Kyler Baughman, who had no known health problems, died just after Christmas. His mother told WPXI News that his organs failed due to septic shock caused by the flu.
The case, while rare, isn’t the only flu-related death reported this season.
The predominant strain that is circulating is a “severe one,” Dr. Isaac Bogoch, an infectious disease specialist at University Health Network in Toronto, told Global News.
WATCH: Thousands of deaths annually associated with respiratory diseases from flu
But how common are deaths related to the flu? Bogoch says cases such as Baughman’s do occur.
“It’s terrible, this is very sad,” Bogoch said, explaining that generally, deaths related to severe cases of influenza occur in the very young or elderly population, or among those who have pre-existing medical conditions.
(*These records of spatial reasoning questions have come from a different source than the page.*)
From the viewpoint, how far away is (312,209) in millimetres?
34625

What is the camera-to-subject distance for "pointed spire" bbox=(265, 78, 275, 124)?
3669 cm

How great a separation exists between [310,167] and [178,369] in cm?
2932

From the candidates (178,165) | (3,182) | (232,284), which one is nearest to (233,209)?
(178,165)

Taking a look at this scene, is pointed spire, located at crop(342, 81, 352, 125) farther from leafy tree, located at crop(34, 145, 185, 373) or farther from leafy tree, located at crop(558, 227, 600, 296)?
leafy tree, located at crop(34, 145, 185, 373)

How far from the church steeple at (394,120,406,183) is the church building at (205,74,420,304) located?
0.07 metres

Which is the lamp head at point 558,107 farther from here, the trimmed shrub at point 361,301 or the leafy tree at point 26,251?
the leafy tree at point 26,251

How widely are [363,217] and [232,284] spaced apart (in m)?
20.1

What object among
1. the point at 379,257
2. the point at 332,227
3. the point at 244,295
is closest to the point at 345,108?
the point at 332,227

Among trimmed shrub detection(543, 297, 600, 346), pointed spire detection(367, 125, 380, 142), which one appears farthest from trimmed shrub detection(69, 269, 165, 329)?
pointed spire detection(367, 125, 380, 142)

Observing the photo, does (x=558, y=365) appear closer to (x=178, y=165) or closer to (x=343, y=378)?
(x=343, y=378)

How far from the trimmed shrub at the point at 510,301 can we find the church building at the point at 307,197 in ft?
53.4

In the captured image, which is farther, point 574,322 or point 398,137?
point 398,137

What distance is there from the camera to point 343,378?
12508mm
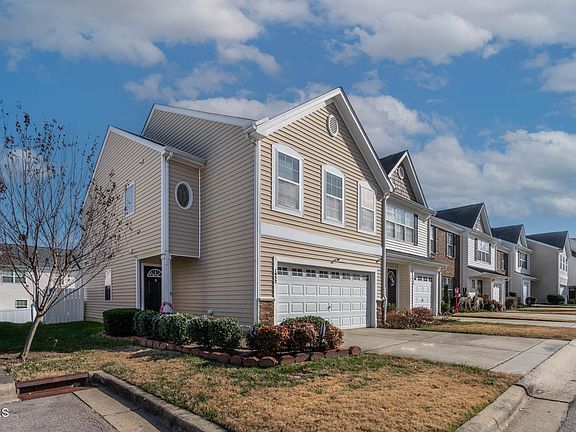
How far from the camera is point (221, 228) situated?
44.8ft

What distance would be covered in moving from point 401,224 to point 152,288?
11.6 metres

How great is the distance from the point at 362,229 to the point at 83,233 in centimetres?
968

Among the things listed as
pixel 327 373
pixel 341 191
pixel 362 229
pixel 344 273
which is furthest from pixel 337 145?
pixel 327 373

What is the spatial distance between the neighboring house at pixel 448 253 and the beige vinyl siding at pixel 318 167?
10.5 metres

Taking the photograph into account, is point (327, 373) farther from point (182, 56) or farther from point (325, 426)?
point (182, 56)

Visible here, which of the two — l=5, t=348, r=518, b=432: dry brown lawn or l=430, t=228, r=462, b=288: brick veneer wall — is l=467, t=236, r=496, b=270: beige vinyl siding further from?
l=5, t=348, r=518, b=432: dry brown lawn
“It’s not common, yet it’s not uncommon for a healthy, young individual to have very bad outcomes.”
Public Health Agency of Canada’s website states that there are about 12,200 cases of flu-related hospitalizations in Canada each year, and 3,500 deaths. While the illness is at times regarded as something people can push through, it’s more serious than that.
The health agency reports that influenza is ranked among the top 10 leading causes of death in the country. And worldwide, the illness claims between 250,000 to 500,000 lives each year.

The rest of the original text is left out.